Notre premier réflexe, sur une échoppe à Bacalan ou à Saint-Michel, c'est de sonder le sol. Quand on retrouve des tomettes saines, nous les conservons presque toujours. Nettoyage à l'acide doux, rinçage abondant, puis traitement à l'huile de lin ou à la cire. La terre cuite se nourrit, comme le bois. Une fois huilée, elle prend une profondeur chaude, légèrement satinée, qui réchauffe toute la pièce. À la lumière de fin de journée, un sol en terre cuite ancienne devient presque rouge braise. Aucun carrelage industriel n'obtient cela.
La terre cuite a aussi des qualités pratiques que l'on redécouvre. Elle est poreuse, régule un peu l'humidité, garde la fraîcheur l'été. Dans une région où les étés deviennent lourds, ce n'est pas un détail. La logique rejoint celle de l'isolation que nous abordons dans le dossier rénovation : les matériaux anciens du Sud-Ouest, chaux, pierre, terre cuite, partagent une intelligence climatique que les matériaux industriels modernes ont oubliée.
La lumière atlantique, premier matériau
Si nous ne devions retenir qu'une chose de dix ans de travail à Bordeaux, ce serait celle-ci : la lumière est le premier matériau. Avant la chaux, avant le bois, avant la terre cuite. La lumière girondine est particulière. Elle vient de l'Atlantique, à une heure de route, large et changeante. Elle est souvent voilée d'une légère brume d'estuaire qui l'adoucit, la rend laiteuse le matin. Au coucher, quand le ciel se dégage à l'ouest, elle prend des teintes dorées qui font ressortir la pierre blonde des façades. Cette lumière-là, on ne la trouve ni à Paris ni en Provence.
Travailler avec elle suppose des choix précis. Orienter les pièces de vie vers l'ouest et le sud-ouest quand le plan le permet. Garder des fenêtres généreuses, préférer les voilages clairs aux rideaux lourds. Choisir des surfaces, chaux, bois huilé, terre cuite cirée, qui réagissent à cette lumière au lieu de la renvoyer brutalement comme le ferait une peinture brillante ou un carrelage poli. Une pièce bien pensée n'a presque pas besoin d'éclairage artificiel avant la tombée du jour. C'est le plus beau compliment qu'on puisse faire à un intérieur du Sud-Ouest : qu'il sache se passer de la lumière qu'on allume.

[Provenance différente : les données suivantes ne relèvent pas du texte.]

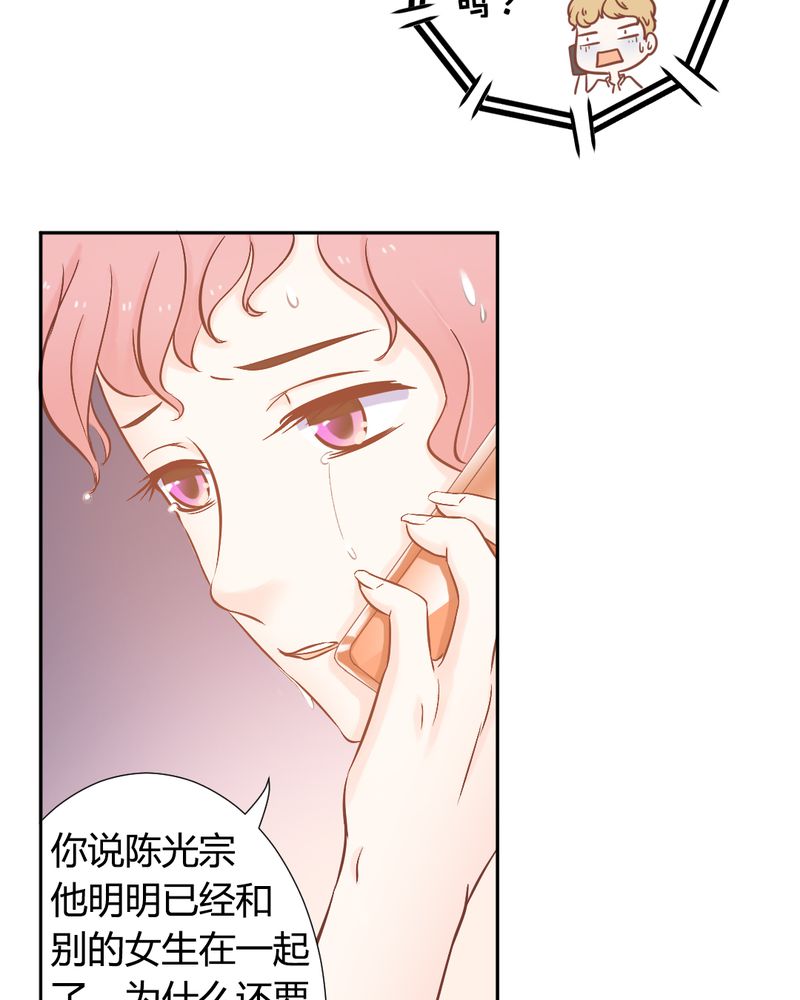 契约凤凰男漫画,第20章：真相大白？！1图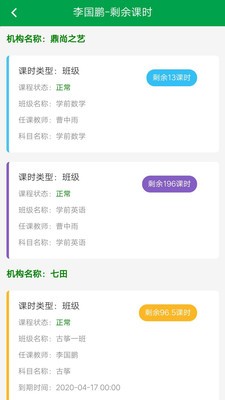 惠课帮 惠课帮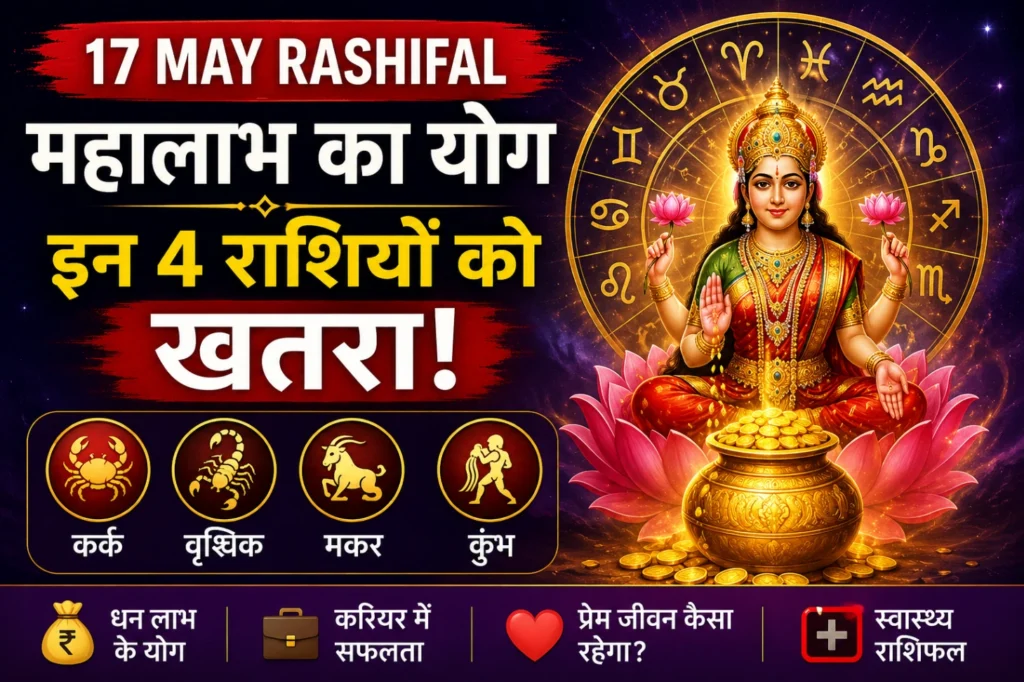 17 May Rashifal Mahalaabh Yog Featured Image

Tout se tient, finalement. La pierre blonde, classée avec le centre de Bordeaux au patrimoine mondial de l'humanité depuis 2007, la chaux qui la laisse respirer, le bois des Landes, la terre cuite des échoppes, et cette lumière atlantique qui les unit. Notre métier consiste simplement à les accorder. Quand l'accord est juste, une maison devient évidente, comme si elle avait toujours été ainsi. C'est ce que nous cherchons, chantier après chantier, dans cette ville et dans ce département que nous n'avons jamais voulu quitter.